The Next Disaster? Berlin Lays Cornerstone of Troubled Palace

PHOTO: The construction site of the Berlin Palace in Berlin is shown, May 22, 2013.

The cornerstone was laid on Wednesday on the reconstruction of the Berlin palace that was once home to Prussian rulers. The need for such a structure is debatable, and funding looks shaky. It could become yet another addition to Germany's collection of cursed construction projects.

It is difficult to determine which of Germany's trio of construction-project nightmares is the most embarrassing.

Is it the Elbe Philharmonic Concert Hall in Hamburg, a stunning new structure that was supposed to be finished in 2010 at a cost of €114 million ($151 million) to taxpayers -- but which will actually be opened in 2017, with a public price tag of €780 million?

Or is it the new, subterranean train station in Stuttgart that is €2 billion over-budget, under-loved and of questionable utility?

Or does Berlin's new international airport get the nod, a project which has been delayed so many times that there currently is no opening date scheduled -- and which costs millions each month because nobody can figure out how to turn off the lights?

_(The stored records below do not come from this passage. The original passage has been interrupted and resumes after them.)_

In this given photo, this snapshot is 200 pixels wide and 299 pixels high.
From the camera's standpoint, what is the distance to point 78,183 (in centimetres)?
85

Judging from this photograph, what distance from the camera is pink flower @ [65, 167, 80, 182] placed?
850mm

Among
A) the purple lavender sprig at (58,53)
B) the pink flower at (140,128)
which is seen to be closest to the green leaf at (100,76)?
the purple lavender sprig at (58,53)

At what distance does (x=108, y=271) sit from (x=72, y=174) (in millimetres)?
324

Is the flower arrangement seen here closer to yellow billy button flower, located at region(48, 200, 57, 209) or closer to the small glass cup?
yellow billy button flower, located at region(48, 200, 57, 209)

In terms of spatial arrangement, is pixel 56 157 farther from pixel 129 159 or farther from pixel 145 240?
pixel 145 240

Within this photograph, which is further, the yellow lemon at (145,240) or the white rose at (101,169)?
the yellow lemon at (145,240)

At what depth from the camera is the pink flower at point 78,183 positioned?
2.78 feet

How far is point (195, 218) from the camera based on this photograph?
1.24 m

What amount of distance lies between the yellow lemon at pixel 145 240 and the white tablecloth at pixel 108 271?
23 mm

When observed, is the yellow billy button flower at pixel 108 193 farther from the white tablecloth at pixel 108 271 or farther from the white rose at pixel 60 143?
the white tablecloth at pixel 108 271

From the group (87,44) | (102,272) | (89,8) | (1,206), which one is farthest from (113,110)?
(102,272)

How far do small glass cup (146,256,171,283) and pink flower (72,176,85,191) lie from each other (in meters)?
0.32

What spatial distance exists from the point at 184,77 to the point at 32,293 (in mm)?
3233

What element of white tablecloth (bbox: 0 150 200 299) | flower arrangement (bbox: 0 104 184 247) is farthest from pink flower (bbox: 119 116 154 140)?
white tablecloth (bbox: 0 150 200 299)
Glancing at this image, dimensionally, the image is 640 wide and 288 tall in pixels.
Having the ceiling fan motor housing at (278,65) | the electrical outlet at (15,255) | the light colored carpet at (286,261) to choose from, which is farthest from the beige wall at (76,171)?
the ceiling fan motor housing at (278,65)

It is a difficult choice, to be sure. And this week, it potentially became even harder with the addition of another large project seemingly destined to join Germany's blacklist of construction catastrophes. On Wednesday, the cornerstone for the reconstructed Berliner Schloss was laid in the heart of the German capital despite myriad questions regarding the need for such an expensive replica of the seat of Prussian power. But the real questions surround the project's funding: It is still, two years after federal and state funds were made available, not yet clear who will pick up a significant chunk of the tab.

Funding the Façade

The new structure is supposed to look a lot like the old, the seat of Prussian power that was heavily damaged in World War II and completely demolished in 1950 to make way for the Palast der Republik, which housed communist East Germany's parliament. Indeed, the winning design, submitted by the less-than-famous Italian architect Franco Stella in 2008, calls for a façade on three sides that will be remarkably similar to the original (the fourth side facing the Spree River is to be a modern concrete-and-glass exterior).

It took a further three years, and a significant amount of highly public bickering, for Germany's parliament to finally agree to fund the project, to the tune of €478 million, with the city-state of Berlin committing to an additional €32 million. The final price tag, however, is supposed to be €590 million.

The €80 million gap, of course, is by design. That is how much the historically accurate façade is supposed to cost -- and it is a sum that project backers have pledged will be covered by private donations. Indeed, according to Wilhelm von Boddien, who heads up the foundation promoting the palace, the donations are flowing in. An additional €28.5 million is to be raised for the dome.

As it turns out, however, von Boddien's confidence is slightly misplaced. Thus far, only some €10 million in private donations have been made available. Even more problematic, contracts for façade construction have to be in place by the end of the year so as to guarantee that the palace will be finished by 2018, as planned.

Bringing Back 'Iron Tooth'

SPIEGEL has learned that, in order to make up for the shortfall, the German government has pledged provisional funding, even as there is no guarantee that private donations will ever be sufficient to repay taxpayers for their largesse.